Upon attempting to stand, an onslaught of dizziness overwhelmed me. All along, I had estimated this host of mine to be a man unruffled, such was his apparent tranquil nature.
Yet he startled badly at this endeavour to stand, dashing forward to assist me; until a pained grimace passed his features and steadied him where he stood, his ivory hands hardening to fists, his spine steel-like in its rigidity. From his lips came the most odd sound: something a wounded animal might emit, I reflected, as he bit his tongue between his teeth.
And his eyes opened, seeming a shade more opaque, to meet mine.
Whatever affliction had troubled him passed almost instantly. He rushed forward, reaching in a respectful manner to cup my elbow and conduct me to bed once more.
Unease lingered between us. It had been so unsettling a moment, to witness what unknown agonies assaulted him before he had helped me. I perched right at the edge of the bed, peeking up at him through eyes heavy and slow.

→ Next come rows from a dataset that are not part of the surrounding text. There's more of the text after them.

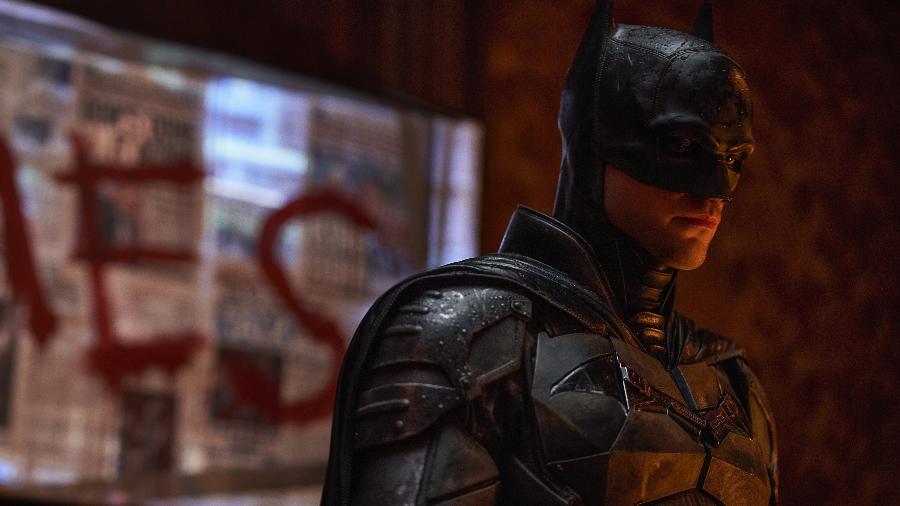 "Batman": Warner revelou cena inédita do filme - Jonathan Olley/? & © DC Comics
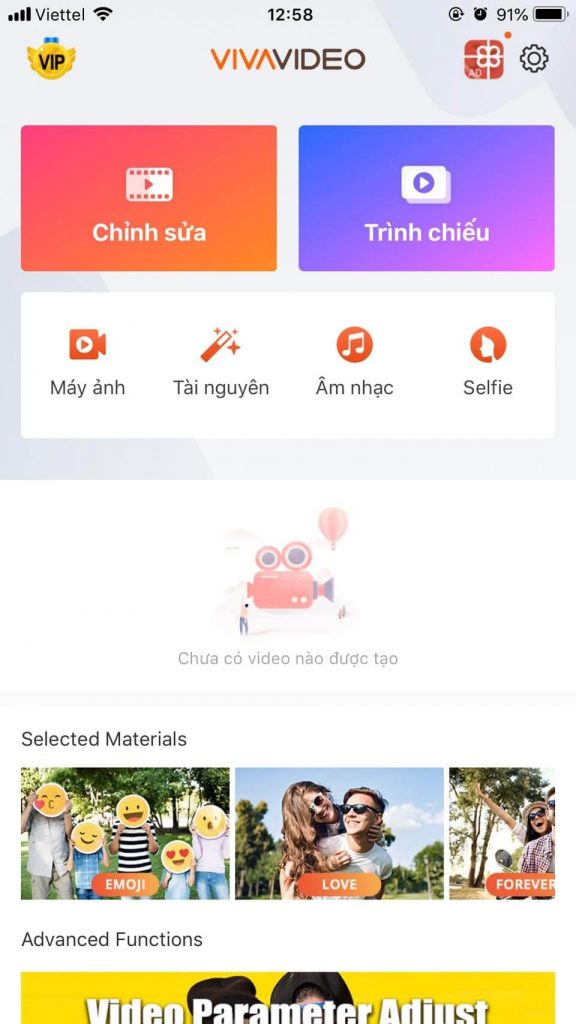 App tua nhanh video App tua nhanh video
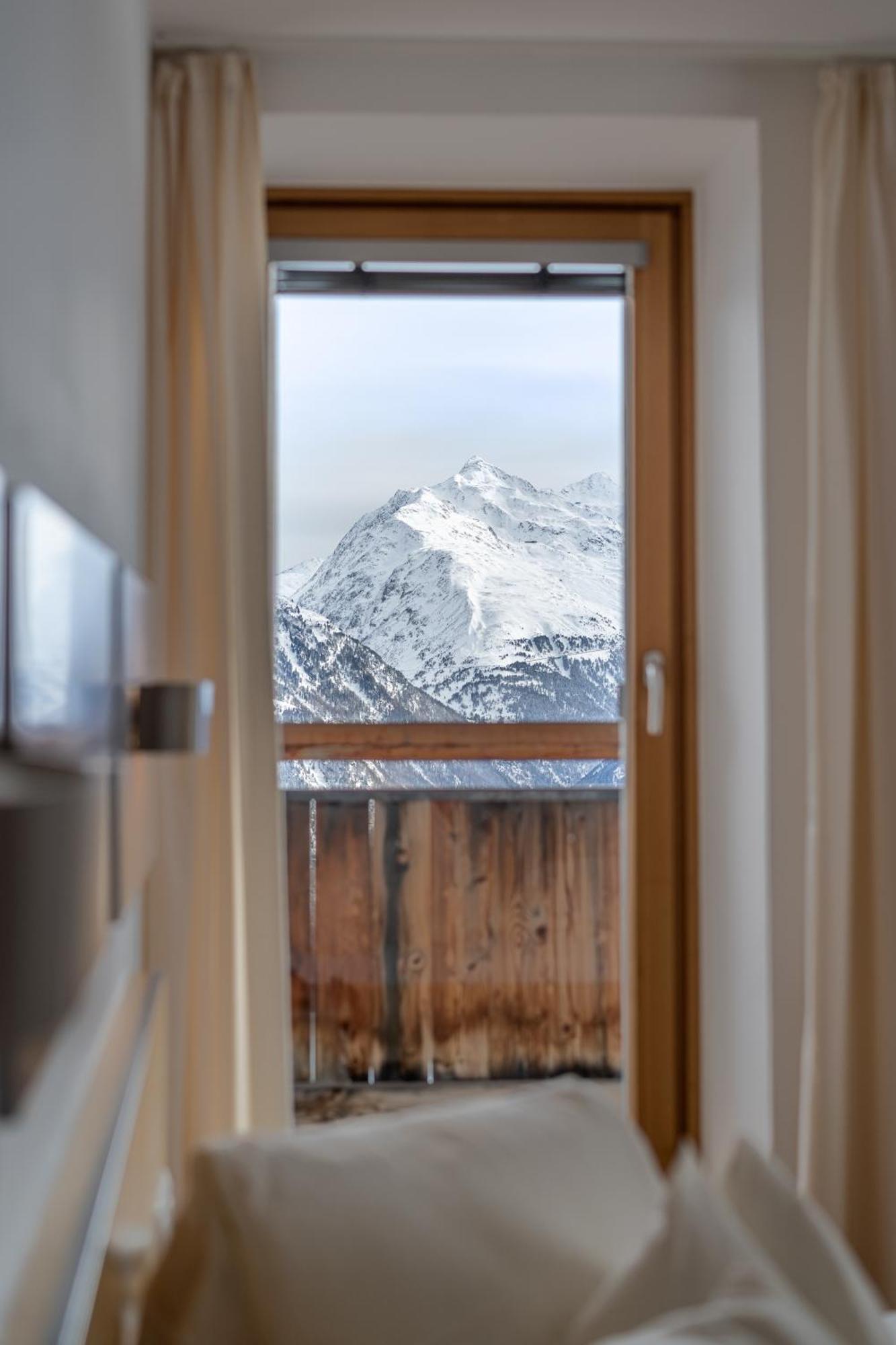 Hotel Hochsoelden 외부 사진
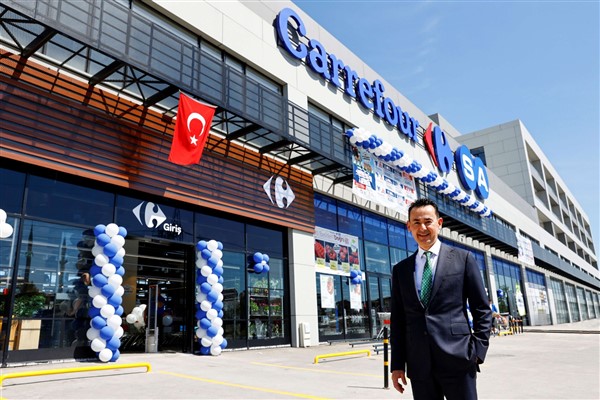 CarrefourSA’dan Bursa’ya güçlü yatırım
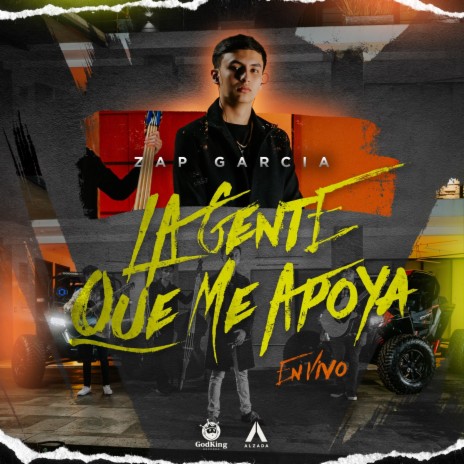 La Gente Que Me Apoya (En Vivo) | Boomplay Music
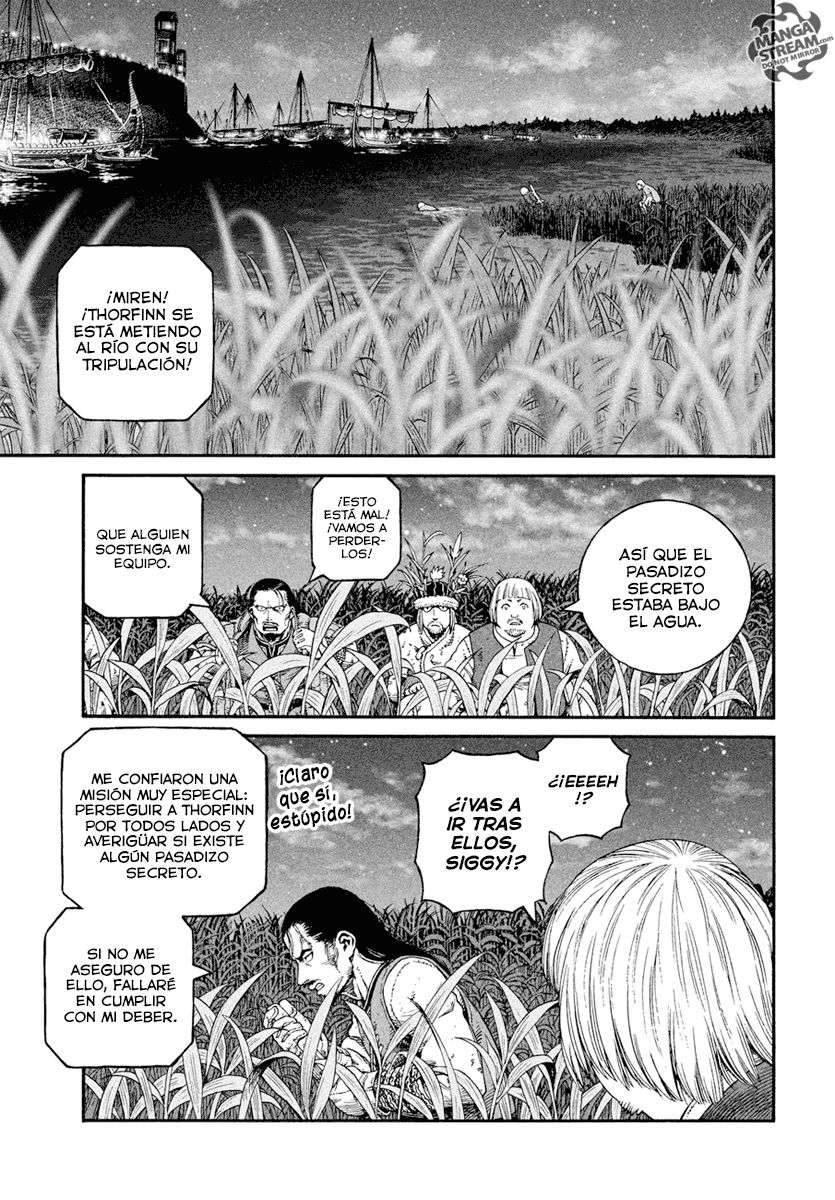 Read Vinland Saga Español Manga Online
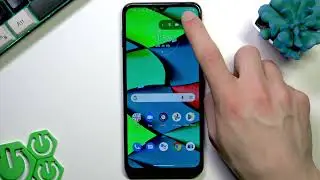 MOTOROLA Moto G10 &ndash; How to Record Screen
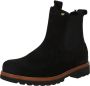 Panama Jack Burton Igloo C11 Chelsea boots zwart - Thumbnail 2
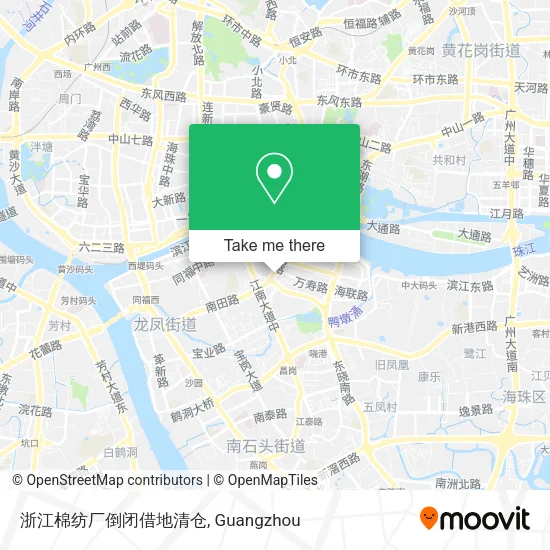 浙江棉纺厂倒闭借地清仓 map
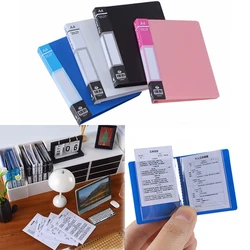 Poppenhuis Miniatuur Schrijfbord Clip Notebook Bestand Map Briefpapier Bord Model Diy Poppenhuis Kantoor Bureau Benodigdheden Decor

The room whirled around me. He, like a lighthouse, stood upright and firm amidst a thrashing sea. His brow was wrought with worry. His palm was flat against my forehead to measure the flush that I suffered then.
When he pulled away, his knuckles dusted my cheek.
"You should rest," he said stiffly. "I will soon return to you."
Without another word, Carlisle strode for the door, so swiftly it seemed almost as if he glided to it. Bewildered, I could do no more than settle against the bed with a small, feeble word of gratitude. He swept out of the room.
The door swung heavily, and sealed me into solitude.
On the bedside table lay the silver necklace I had lost in the carriage.